Saturday, October 17th was a good day in the James River Park System and the City Of Richmond. It will be one of those days a Park Superintendent will look back on with a smile and as a reaffirmation as to all the good reasons a person chooses a career in parks.

First, the weather was perfect. The “shoulder” season of autumn offers glimpses of what winter will bring. Crisp mornings greet you at the door, where a person must dust off that light jacket or long sleeve shirt for the first time since last spring, only to give way to short sleeves and sweat in the afternoon as a reminder of those hot summer days. Second, autumn slows down time so that we can focus on projects and be proactive instead of reactive in the park world. Lastly, Saturdays in the Park bring about a wide variety of park users and guests, some that have visited a thousand times, and some their very first time!

The James River Park System served as a host to 3 very involved volunteer events on October 17th that will have lasting impacts on the Park for years to come. It also served as a way for our staff to come together and collaborate, share ideas with each other, and be involved with the Park community and support organizations.

Park Volunteers

4 socially distant volunteers posing at Wetlands after removing invasive Bush and Amur Honeysuckle.


Volunteer project number 1 involved invasive plant removal at the Wetlands Park. With funding from the Virginia Department of Forestry, Friends of James River Park System and Invasive Plant Task Force, Virginia Environmental Endowment and several other organizations that wish to remain anonymous, the Wetlands Restoration Project has been an ongoing effort of removing invasive plant species and restoring natural habitat for over a year. We had 4 very dedicated volunteers venture down to the beautiful Wetlands Park in order to remove hundreds of pounds of Invasive Plants like the Bush Honeysuckle. This dedicated group did such a good job, they completely cleared over an acre of invasive shrubs and built several mounds as large as dump trucks, as you can see from the photo!


Fixing pathways

Volunteers re-establishing slate pathways and placing split rail fencing along sensitive areas.


Volunteer project number 2 is part of naturally beautifying the Park entrances and parking lots in the JRPS, previously done at Ancarrow’s Landing last month. We want to make a positive first impression and the 21st Street Tower Beautify Project will now likely do just that. We worked collaboratively with the James River Outdoor Coalition (JROC), who helped sponsor the project. The 21st Street Tower was in major need of erosion control, path rehabilitation, sanding and staining of the kiosk, and some native planting. Starting at 9am, volunteers from JROC, students from VCU and local high schools, and the general public gathered, distantly, and divided into groups to take on the various tasks. There are several hundred feet of slate pathways in the area. Almost all of the slate rock had to be reestablished and filled in with crushed rock. The volunteers, armed with enthusiasm and energy, used, shovels, tampers, attention to detail, and wheel borrows to get the paths looking brand new!

Other volunteers tackled the erosion issues.

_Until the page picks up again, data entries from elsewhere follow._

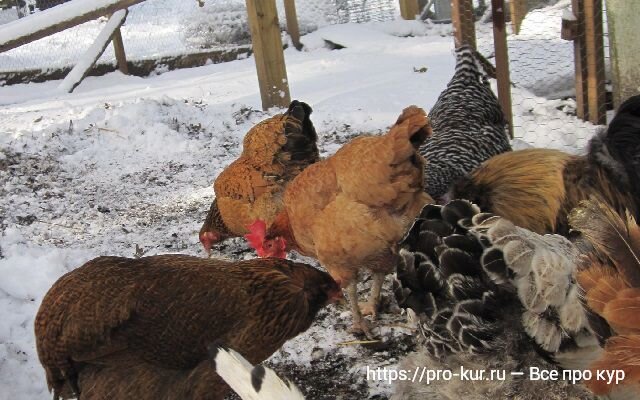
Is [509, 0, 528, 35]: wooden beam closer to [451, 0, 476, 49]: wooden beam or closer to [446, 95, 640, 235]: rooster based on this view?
[451, 0, 476, 49]: wooden beam

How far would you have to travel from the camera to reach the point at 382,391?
295 cm

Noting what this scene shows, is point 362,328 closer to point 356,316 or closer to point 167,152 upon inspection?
point 356,316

This was done in a multitude of ways. Some groups helped dig holes and put in split rail fencing at strategic locations, others scraped away old debris deposits, while a highly motivated group moved small boulders, by hand and the mastery of physics, to deter park users from going off trail onto sensitive areas. Even with all of those things going on, a few other volunteers grabbed sanding tools and began to sand and stain our large timber kiosk at the entrance, essentially giving it a facelift and preserving it for years to come. There is still more to do, and we plan to host another event for mulching and planting the garden beds in the area, reducing water and erosion run off and beautifying the area with our native flora!


Tree planting at Pumphouse

Volunteers from Friends of Pump House and the community watching a demonstration on planting trees.


Volunteer Project number 3 saw history and the environment come together as Friends of Pump House Park (FOPHP) and Invasive Plant Task Force collaborated to plant 70 native trees and shrubs purchased locally from TreeLab. This was the conclusion of the Riparian Buffer Project at Pump House. Since March volunteers have been removing invasive plants from the park and off historical structures in the area in order to more firmly re-establish a healthy native buffer in and around the Pump House Park. The native plants included shrubs like winterberry with its bright red fruit, Black Gum with vibrant orange leaves as the fall sets in, red bud trees that will bloom with spectacular purple flowers in the spring, and witch hazel to line the paths. The planting is the culmination of hard months of removal of invasives such as multiflora rose, tree of heaven, and privet which all cover and outcompete our natives and provide no real ecological value in our current ecosystem. The families and FOPHP did a wonderful job in planting and will reap the benefits of the native plants for years to come.


As I sit at my desk with dried sweat, dirty pants, and blistered hands I can’t help but smile. Each day in a park is a new adventure and you never see the same day twice, but reliving this day wouldn’t be terrible. I will remember October 17th for a long time, and I didn’t even get to mention the rounding up of 180 non-native geese from Byrd Park!